* **Your objective**
Each line below should be retyped exactly, with no pictures.

* **Information shown**
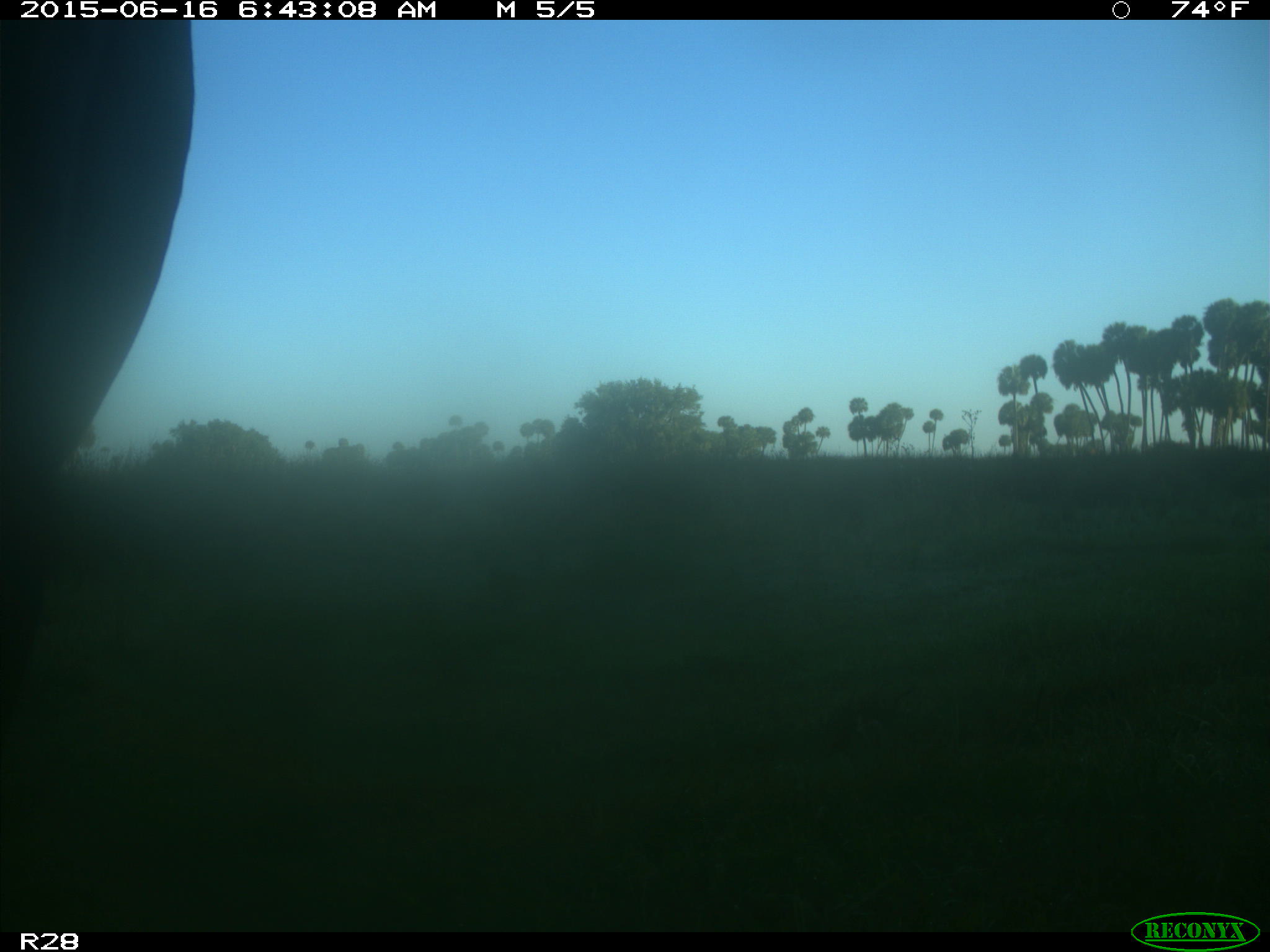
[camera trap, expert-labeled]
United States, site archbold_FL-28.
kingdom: Animalia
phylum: Chordata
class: Mammalia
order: Artiodactyla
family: Bovidae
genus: Bos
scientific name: Bos taurus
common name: domestic cow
Bos taurus (domestic cow).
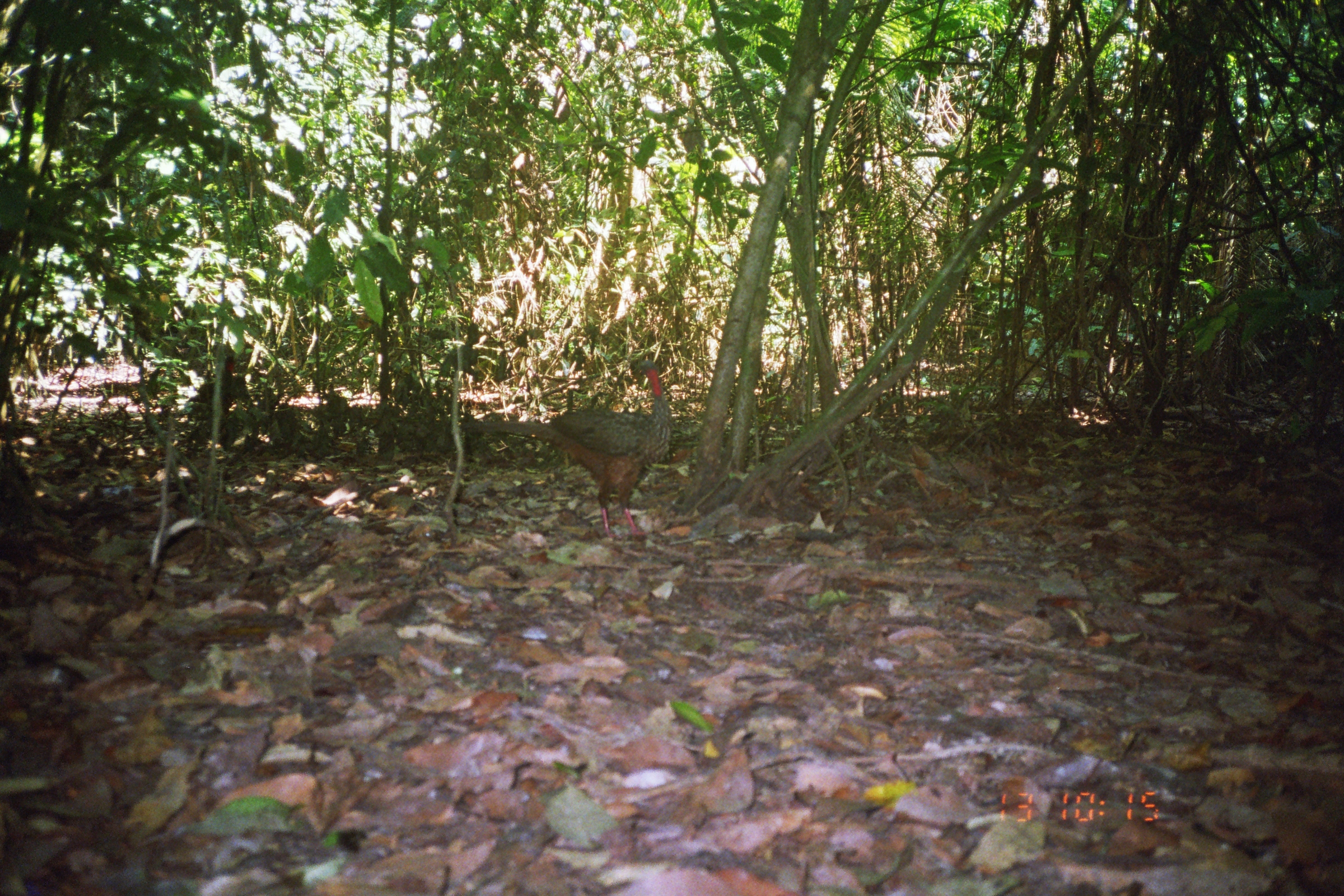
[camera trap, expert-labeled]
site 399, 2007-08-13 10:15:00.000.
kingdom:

* **Answer section**
[camera trap, expert-labeled]
United States, site archbold_FL-28.
kingdom: Animalia
phylum: Chordata
class: Mammalia
order: Artiodactyla
family: Bovidae
genus: Bos
scientific name: Bos taurus
common name: domestic cow
Bos taurus (domestic cow).
[camera trap, expert-labeled]
site 399, 2007-08-13 10:15:00.000.
kingdom:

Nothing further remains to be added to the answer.